- Given request
In full and without alteration, give the listing again.

Excerpts from a spatial dataset:
════════════════

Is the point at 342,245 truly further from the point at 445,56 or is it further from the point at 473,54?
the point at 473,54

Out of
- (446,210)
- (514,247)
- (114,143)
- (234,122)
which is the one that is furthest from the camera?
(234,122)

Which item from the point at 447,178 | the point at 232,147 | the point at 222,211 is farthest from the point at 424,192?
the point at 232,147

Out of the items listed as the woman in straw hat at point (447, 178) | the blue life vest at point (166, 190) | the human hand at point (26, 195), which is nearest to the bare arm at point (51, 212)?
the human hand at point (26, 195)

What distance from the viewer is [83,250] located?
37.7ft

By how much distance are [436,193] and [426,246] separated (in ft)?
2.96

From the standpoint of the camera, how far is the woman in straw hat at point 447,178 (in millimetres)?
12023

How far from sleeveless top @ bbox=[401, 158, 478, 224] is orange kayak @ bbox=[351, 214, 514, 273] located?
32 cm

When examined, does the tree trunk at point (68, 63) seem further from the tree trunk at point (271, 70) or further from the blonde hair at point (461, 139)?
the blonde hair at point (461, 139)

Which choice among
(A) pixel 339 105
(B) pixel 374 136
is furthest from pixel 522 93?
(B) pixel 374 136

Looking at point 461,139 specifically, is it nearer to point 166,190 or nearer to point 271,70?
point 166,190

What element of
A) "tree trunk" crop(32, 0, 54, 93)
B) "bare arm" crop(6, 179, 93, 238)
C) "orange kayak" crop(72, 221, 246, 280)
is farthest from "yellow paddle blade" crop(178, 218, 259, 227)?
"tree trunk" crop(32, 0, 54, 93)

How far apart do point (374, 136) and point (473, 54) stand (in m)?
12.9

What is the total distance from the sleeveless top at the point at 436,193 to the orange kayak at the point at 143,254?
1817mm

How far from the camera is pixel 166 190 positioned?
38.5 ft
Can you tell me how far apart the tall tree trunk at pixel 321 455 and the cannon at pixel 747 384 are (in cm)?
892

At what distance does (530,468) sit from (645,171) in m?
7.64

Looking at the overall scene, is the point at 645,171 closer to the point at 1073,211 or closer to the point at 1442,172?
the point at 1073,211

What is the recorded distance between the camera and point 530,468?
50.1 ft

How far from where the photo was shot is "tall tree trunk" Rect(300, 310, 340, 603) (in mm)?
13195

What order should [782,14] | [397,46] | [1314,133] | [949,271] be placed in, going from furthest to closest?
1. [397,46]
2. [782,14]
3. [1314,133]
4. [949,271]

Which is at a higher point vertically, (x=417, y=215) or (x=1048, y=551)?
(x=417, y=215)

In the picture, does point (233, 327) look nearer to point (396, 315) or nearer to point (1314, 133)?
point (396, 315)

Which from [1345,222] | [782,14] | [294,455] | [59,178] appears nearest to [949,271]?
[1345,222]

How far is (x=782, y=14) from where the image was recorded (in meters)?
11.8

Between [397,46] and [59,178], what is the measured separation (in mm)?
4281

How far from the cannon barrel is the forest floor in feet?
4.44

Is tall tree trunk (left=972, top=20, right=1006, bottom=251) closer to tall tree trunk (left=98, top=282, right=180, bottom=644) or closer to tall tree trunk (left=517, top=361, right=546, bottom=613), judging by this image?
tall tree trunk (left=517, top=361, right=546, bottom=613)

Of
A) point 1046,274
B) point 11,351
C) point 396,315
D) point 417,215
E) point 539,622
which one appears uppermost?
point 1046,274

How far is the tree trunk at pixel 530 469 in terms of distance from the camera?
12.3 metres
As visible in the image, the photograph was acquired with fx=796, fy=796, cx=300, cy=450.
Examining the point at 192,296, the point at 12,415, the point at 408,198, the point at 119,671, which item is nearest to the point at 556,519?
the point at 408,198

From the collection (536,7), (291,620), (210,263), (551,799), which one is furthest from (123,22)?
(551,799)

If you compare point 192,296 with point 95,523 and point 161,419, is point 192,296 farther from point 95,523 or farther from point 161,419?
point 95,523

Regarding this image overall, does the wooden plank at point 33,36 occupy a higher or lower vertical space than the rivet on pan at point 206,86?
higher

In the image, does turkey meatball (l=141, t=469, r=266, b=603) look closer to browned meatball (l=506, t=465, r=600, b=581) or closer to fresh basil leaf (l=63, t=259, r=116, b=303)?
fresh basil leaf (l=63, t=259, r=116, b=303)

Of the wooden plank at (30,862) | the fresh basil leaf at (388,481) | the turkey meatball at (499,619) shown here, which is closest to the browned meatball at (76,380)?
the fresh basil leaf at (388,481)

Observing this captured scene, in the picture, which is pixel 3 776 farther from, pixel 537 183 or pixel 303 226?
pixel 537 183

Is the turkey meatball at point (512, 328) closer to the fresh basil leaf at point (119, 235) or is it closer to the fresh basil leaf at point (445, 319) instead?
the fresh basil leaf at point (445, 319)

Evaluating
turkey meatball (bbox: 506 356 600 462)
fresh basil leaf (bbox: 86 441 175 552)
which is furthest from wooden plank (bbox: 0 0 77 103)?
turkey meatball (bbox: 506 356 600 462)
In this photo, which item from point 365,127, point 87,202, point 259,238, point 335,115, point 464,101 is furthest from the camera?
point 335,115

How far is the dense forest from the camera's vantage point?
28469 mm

════════════════

- Final answer
Is the point at 342,245 truly further from the point at 445,56 or is it further from the point at 473,54?
the point at 473,54

Out of
- (446,210)
- (514,247)
- (114,143)
- (234,122)
which is the one that is furthest from the camera?
(234,122)

Which item from the point at 447,178 | the point at 232,147 | the point at 222,211 is farthest from the point at 424,192?
the point at 232,147

Out of the items listed as the woman in straw hat at point (447, 178) | the blue life vest at point (166, 190) | the human hand at point (26, 195), which is nearest to the bare arm at point (51, 212)?
the human hand at point (26, 195)

What distance from the viewer is [83,250] located?
37.7ft

By how much distance are [436,193] and [426,246] separated (in ft)?
2.96

From the standpoint of the camera, how far is the woman in straw hat at point 447,178 (in millimetres)?
12023

How far from sleeveless top @ bbox=[401, 158, 478, 224] is orange kayak @ bbox=[351, 214, 514, 273] located?
32 cm

When examined, does the tree trunk at point (68, 63) seem further from the tree trunk at point (271, 70) or further from the blonde hair at point (461, 139)?
the blonde hair at point (461, 139)

Which choice among
(A) pixel 339 105
(B) pixel 374 136
is furthest from pixel 522 93?
(B) pixel 374 136

Looking at point 461,139 specifically, is it nearer to point 166,190 or nearer to point 271,70?
point 166,190

What element of
A) "tree trunk" crop(32, 0, 54, 93)
B) "bare arm" crop(6, 179, 93, 238)
C) "orange kayak" crop(72, 221, 246, 280)
is farthest from "yellow paddle blade" crop(178, 218, 259, 227)?
"tree trunk" crop(32, 0, 54, 93)

How far apart do point (374, 136) and point (473, 54) stand (in m)?
12.9

What is the total distance from the sleeveless top at the point at 436,193 to the orange kayak at the point at 143,254?
1817mm

How far from the camera is pixel 166 190 positioned?
38.5 ft
Can you tell me how far apart the tall tree trunk at pixel 321 455 and the cannon at pixel 747 384 are (in cm)?
892

At what distance does (530,468) sit from (645,171) in m?
7.64

Looking at the overall scene, is the point at 645,171 closer to the point at 1073,211 or closer to the point at 1442,172?
the point at 1073,211

What is the recorded distance between the camera and point 530,468?
50.1 ft

How far from where the photo was shot is "tall tree trunk" Rect(300, 310, 340, 603) (in mm)?
13195

What order should [782,14] | [397,46] | [1314,133] | [949,271] be placed in, going from furthest to closest?
1. [397,46]
2. [782,14]
3. [1314,133]
4. [949,271]

Which is at a higher point vertically, (x=417, y=215) or (x=1048, y=551)?
(x=417, y=215)

In the picture, does point (233, 327) look nearer to point (396, 315) or nearer to point (1314, 133)?
point (396, 315)

Which from [1345,222] | [782,14] | [294,455] | [59,178] appears nearest to [949,271]?
[1345,222]

How far is (x=782, y=14) from where the image was recorded (in meters)?
11.8

Between [397,46] and [59,178], what is the measured separation (in mm)?
4281

How far from the cannon barrel is the forest floor in feet?
4.44

Is tall tree trunk (left=972, top=20, right=1006, bottom=251) closer to tall tree trunk (left=98, top=282, right=180, bottom=644) or closer to tall tree trunk (left=517, top=361, right=546, bottom=613), judging by this image?
tall tree trunk (left=517, top=361, right=546, bottom=613)

Of
A) point 1046,274
B) point 11,351
C) point 396,315
D) point 417,215
E) point 539,622
which one appears uppermost?
point 1046,274

How far is the tree trunk at pixel 530 469 in terms of distance from the camera?
12.3 metres
As visible in the image, the photograph was acquired with fx=796, fy=796, cx=300, cy=450.
Examining the point at 192,296, the point at 12,415, the point at 408,198, the point at 119,671, which item is nearest to the point at 556,519?
the point at 408,198

From the collection (536,7), (291,620), (210,263), (551,799), which one is furthest from (123,22)?
(551,799)

If you compare point 192,296 with point 95,523 and point 161,419, is point 192,296 farther from point 95,523 or farther from point 161,419?
point 95,523

Regarding this image overall, does the wooden plank at point 33,36 occupy a higher or lower vertical space than the rivet on pan at point 206,86?
higher

In the image, does turkey meatball (l=141, t=469, r=266, b=603) look closer to browned meatball (l=506, t=465, r=600, b=581) or closer to fresh basil leaf (l=63, t=259, r=116, b=303)?
fresh basil leaf (l=63, t=259, r=116, b=303)

Of the wooden plank at (30,862) | the fresh basil leaf at (388,481) | the turkey meatball at (499,619) shown here, which is closest to the browned meatball at (76,380)?
the fresh basil leaf at (388,481)

Observing this captured scene, in the picture, which is pixel 3 776 farther from, pixel 537 183 or pixel 303 226?
pixel 537 183

Is the turkey meatball at point (512, 328) closer to the fresh basil leaf at point (119, 235) or is it closer to the fresh basil leaf at point (445, 319) instead?
the fresh basil leaf at point (445, 319)

Evaluating
turkey meatball (bbox: 506 356 600 462)
fresh basil leaf (bbox: 86 441 175 552)
which is furthest from wooden plank (bbox: 0 0 77 103)?
turkey meatball (bbox: 506 356 600 462)
In this photo, which item from point 365,127, point 87,202, point 259,238, point 335,115, point 464,101 is furthest from the camera?
point 335,115

How far is the dense forest from the camera's vantage point?
28469 mm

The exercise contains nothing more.